What is an amicable divorce?

May 18, 2021

Some of the richest people in the United States have gotten divorced lately. Bill Gates is going through one, Jeff Bezos is divorced and Kim Kardashian is divorcing Kanye West. All of these big divorces have something in common. Jeff Bezos settled and is apparently friendly with his ext. Kim and Kanye settled their custody arrangements. The Gates divorce will never go to trial. The thing they have in common: their lawyers all told them that they have a lot more to lose through the litigation process. Maybe there are things they want to keep out of the public arena. Maybe the cost is less. Maybe they are mentally ready to go through a battle, where everything is a point of contention.
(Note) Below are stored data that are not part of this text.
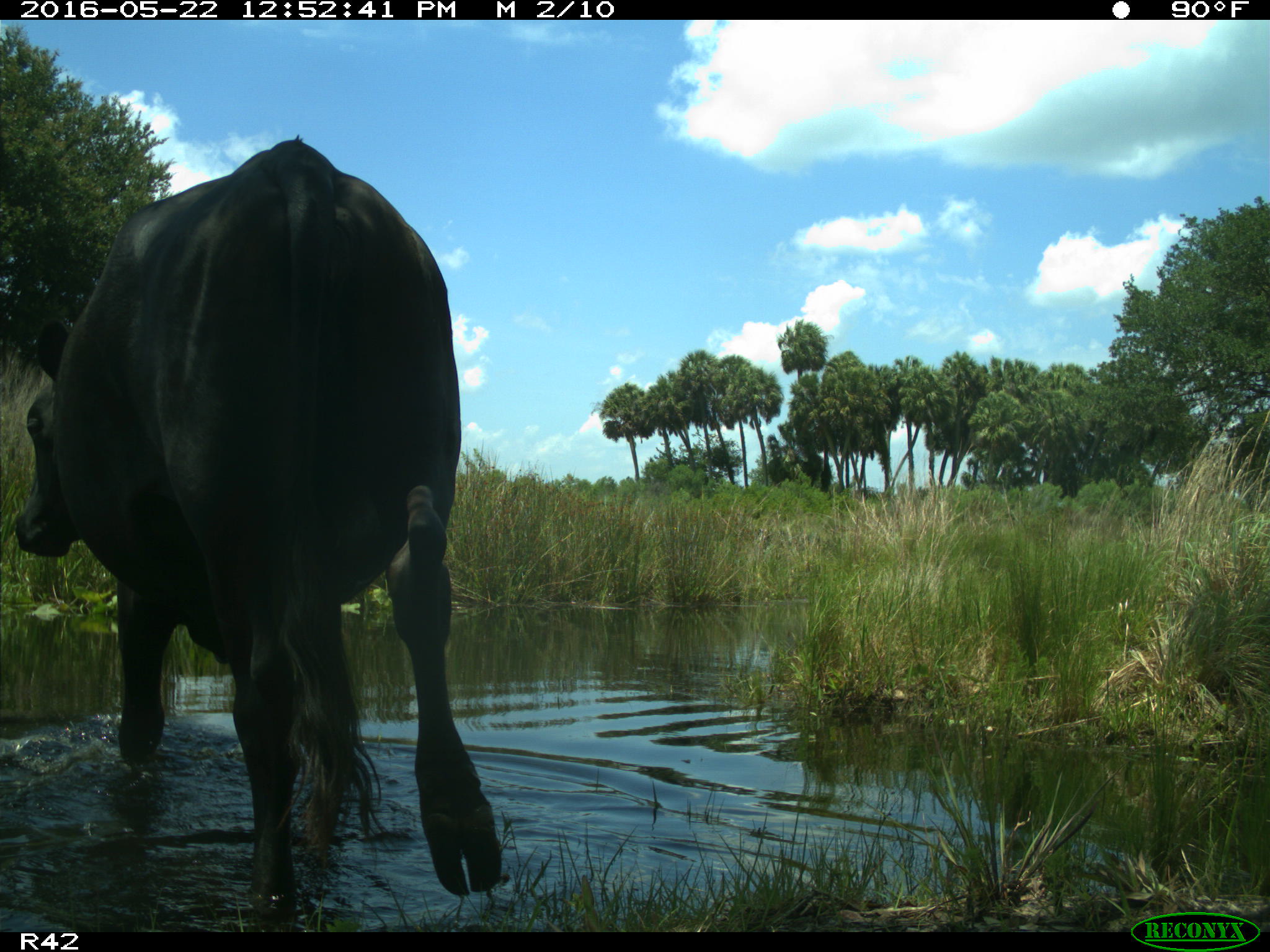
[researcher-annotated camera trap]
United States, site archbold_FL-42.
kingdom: Animalia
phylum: Chordata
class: Mammalia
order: Artiodactyla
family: Bovidae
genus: Bos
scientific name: Bos taurus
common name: domestic cow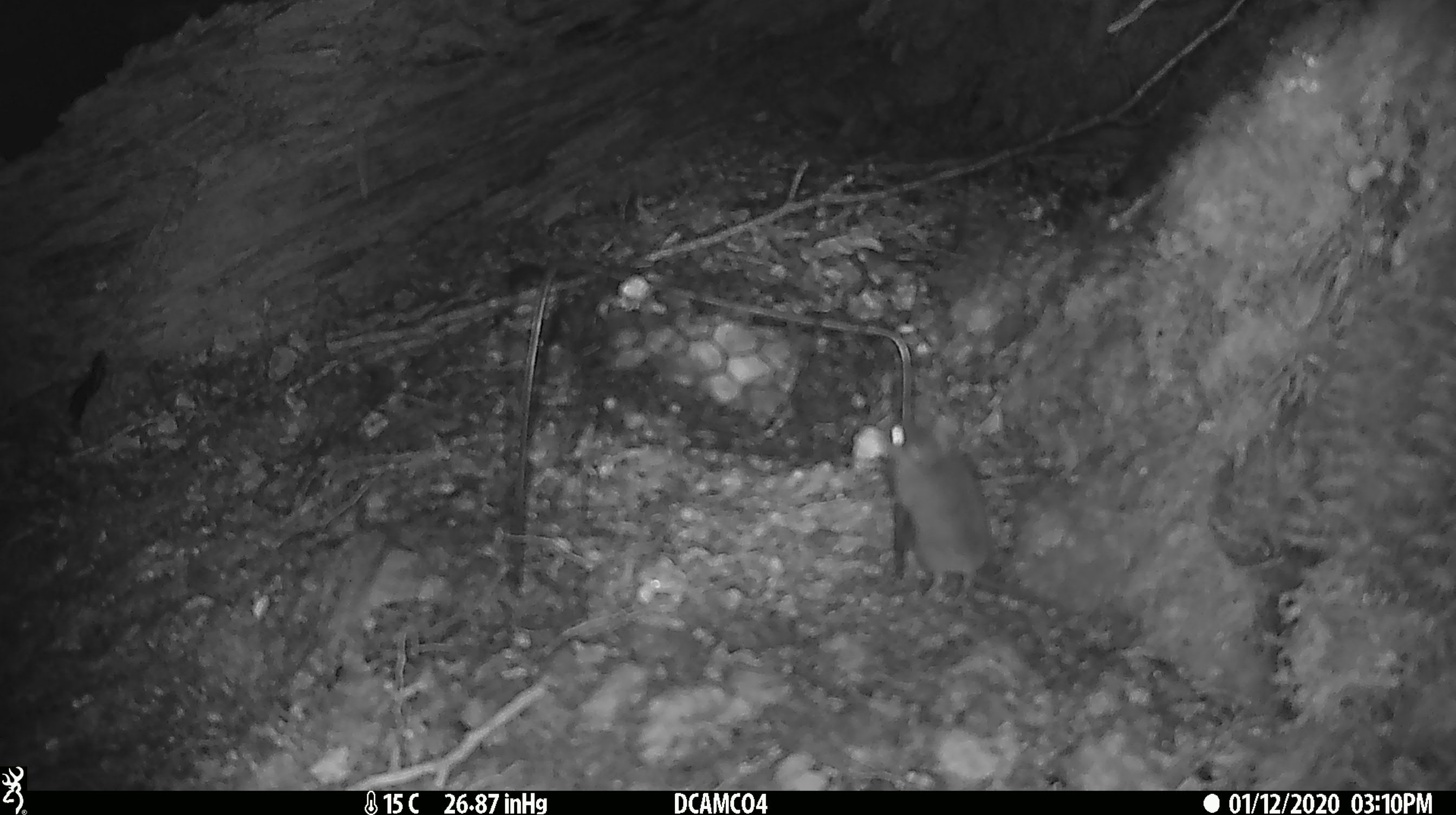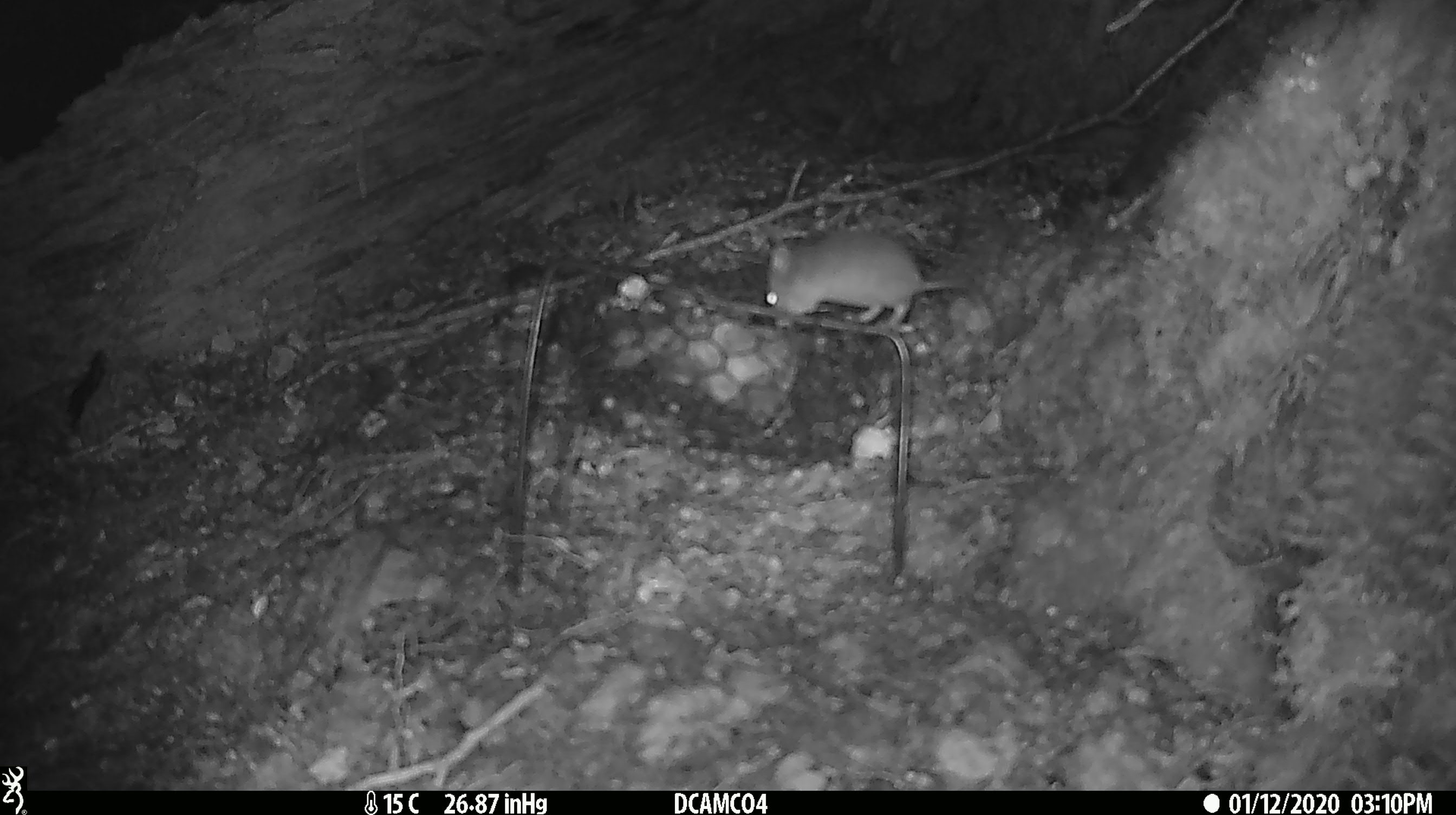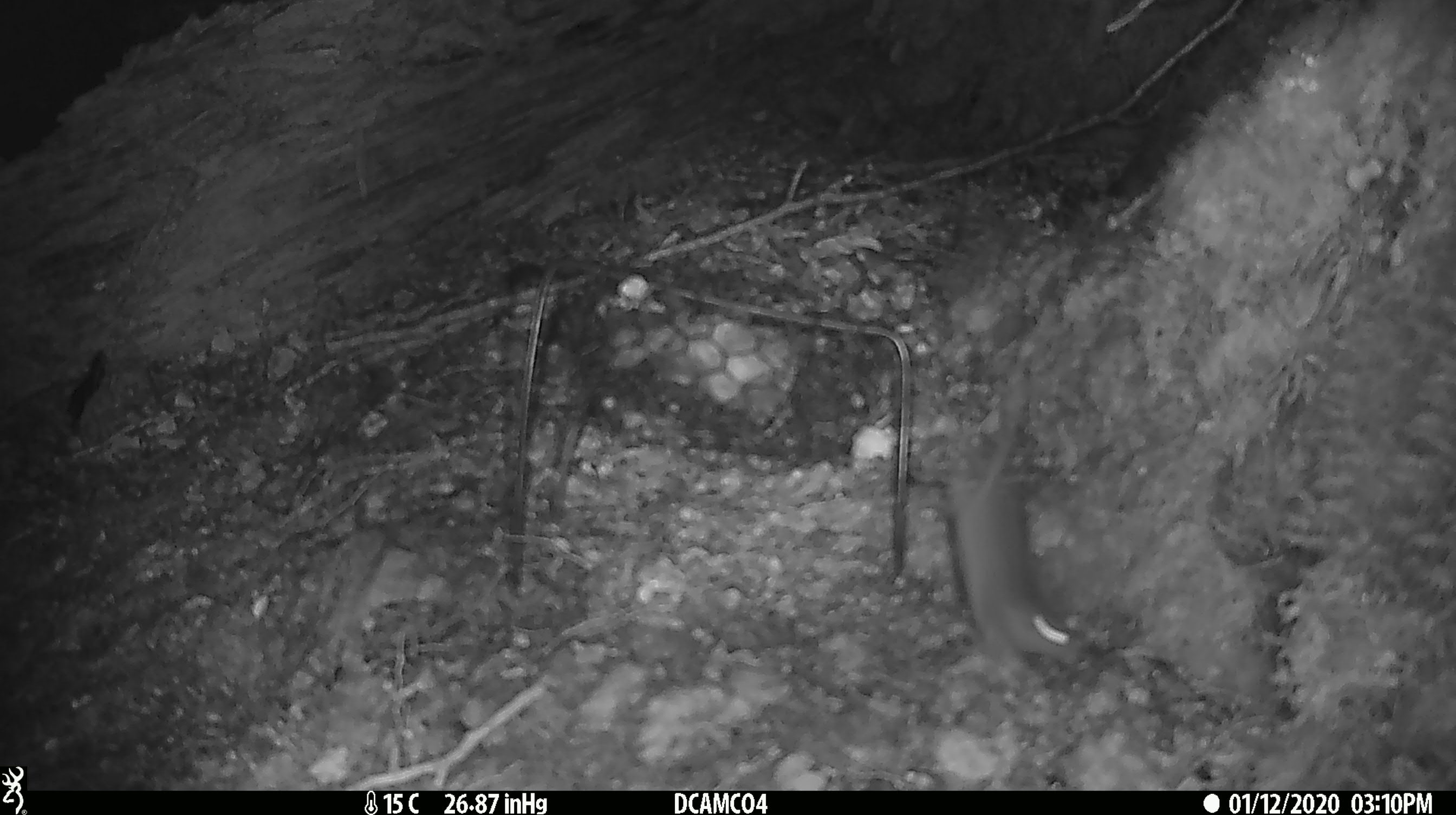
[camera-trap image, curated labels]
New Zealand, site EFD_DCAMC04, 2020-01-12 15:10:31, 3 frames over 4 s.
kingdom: Animalia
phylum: Chordata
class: Mammalia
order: Rodentia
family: Muridae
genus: Mus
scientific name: Mus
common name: mouse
Litigation is CRAZY expensive. For one hour of court time, I spent 2-5 hours preparing, outlining testimony, arranging exhibits and the like. For a day in Court, I could bill over $10,000 to be prepared – and you would owe that even if you lose. I am not alone. I bet the costliest attorney teams bill $2,000 per hour or more (remember, I said team of attorneys) to prepare. And the result of hearings like those? The exes cannot stand each other. They resent the process, the money spent, the outcome and everything about it. Healing does not come for months, if ever.
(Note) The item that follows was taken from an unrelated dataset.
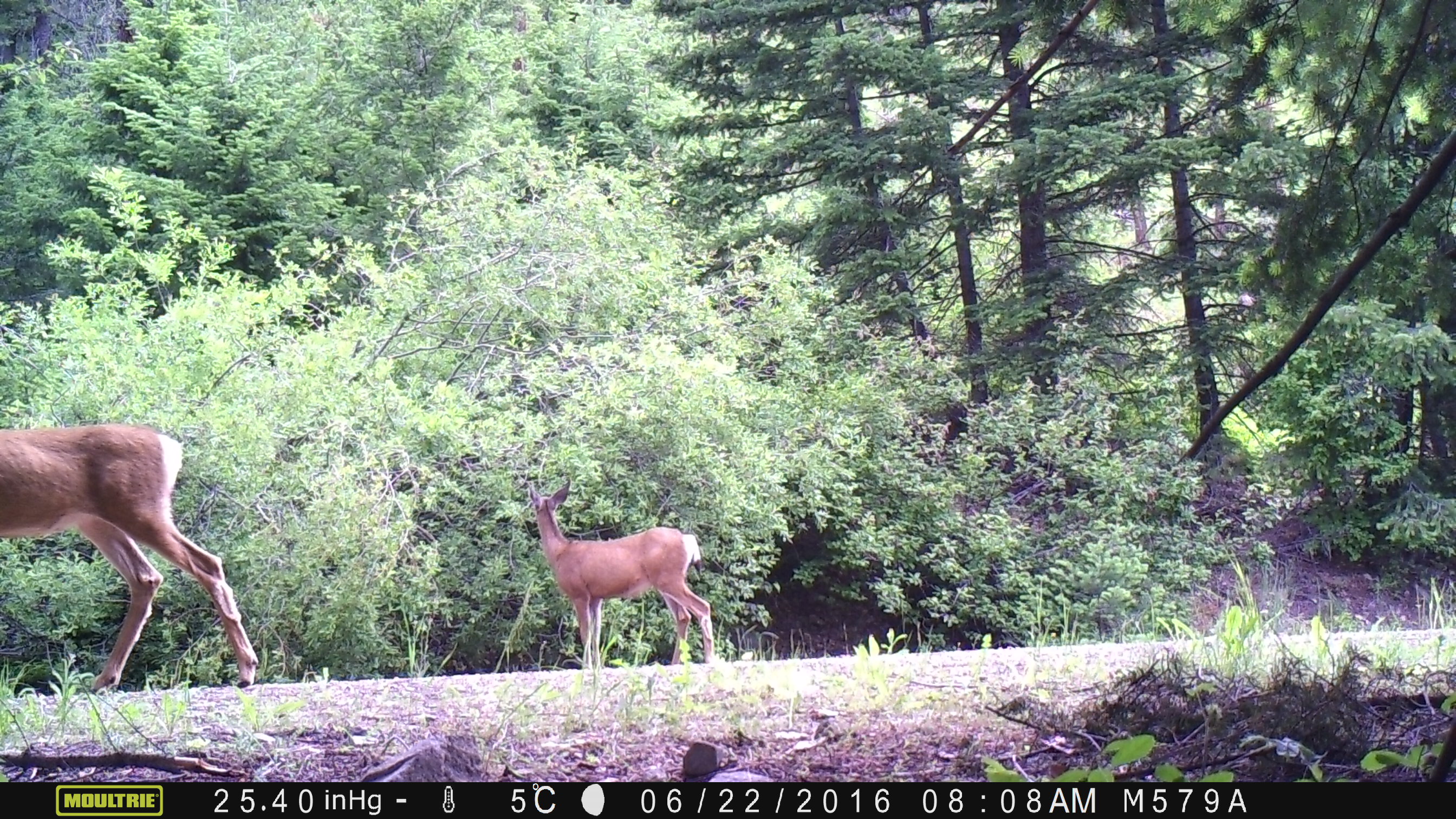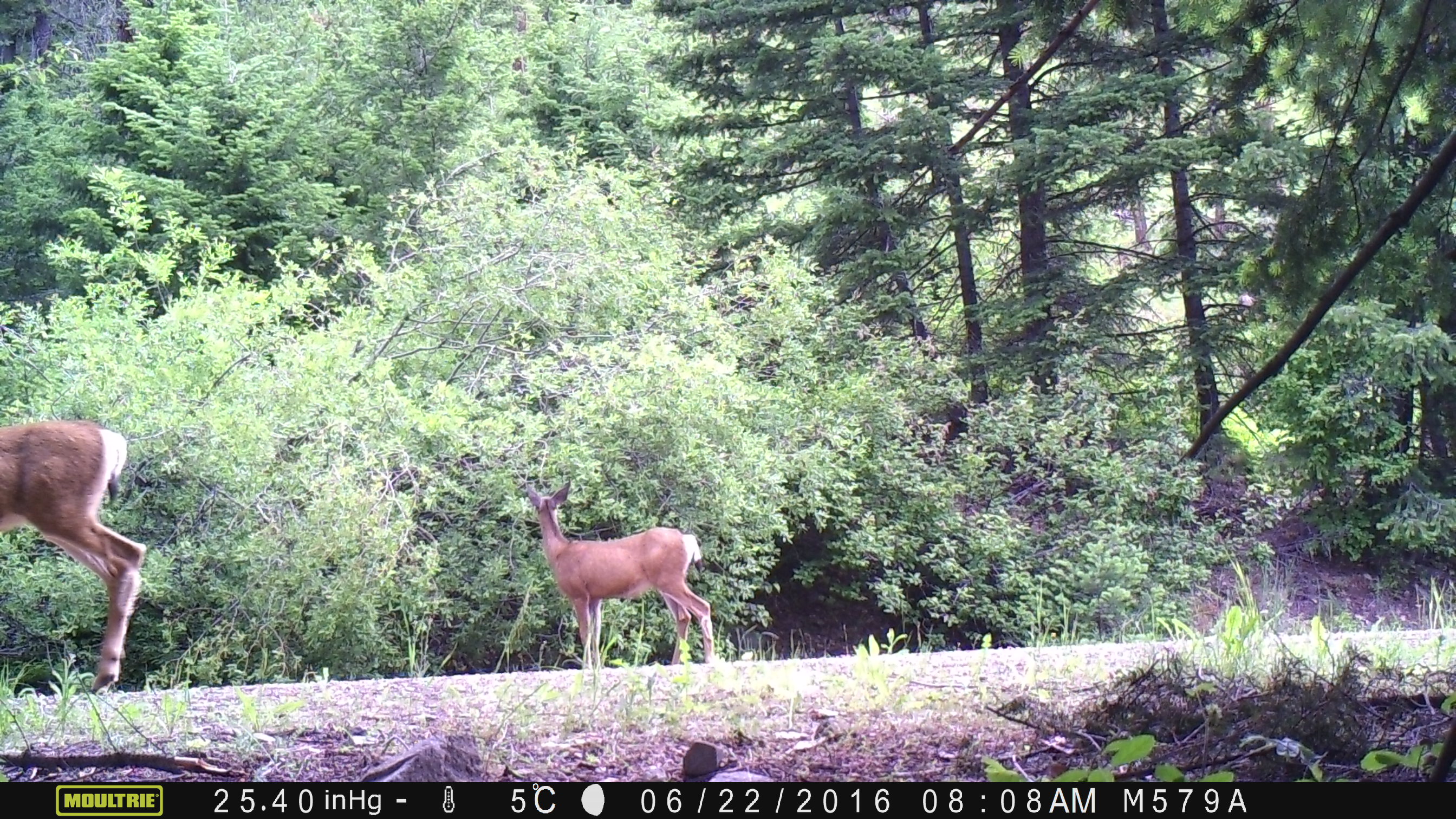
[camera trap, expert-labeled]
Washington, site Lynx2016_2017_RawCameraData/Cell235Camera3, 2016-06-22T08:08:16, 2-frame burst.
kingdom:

Amicable divorces are different. You save yourself the money by working on agreements with your soon-to-be-ex. You decide how to divide retirement accounts, savings and who is paying off the credit card debt. You decide how to divide the tax refunds. You decide how it is going to go, not the judge. And guess what? You tend to not hate your ex through the process. The tem amicable might be misleading – you certainly don’t have to like them – but you can stand to be in the same zip code without wishing they would be hit by a flaming meteor. But the process is amicable enough – its designed to not be a fight in court. And that is what we mean by an amicable divorce. Acting like adults and working together to come up with money saving solutions, not asking attorneys to argue over who gets the bathroom scale, the retirement, the dog and the car.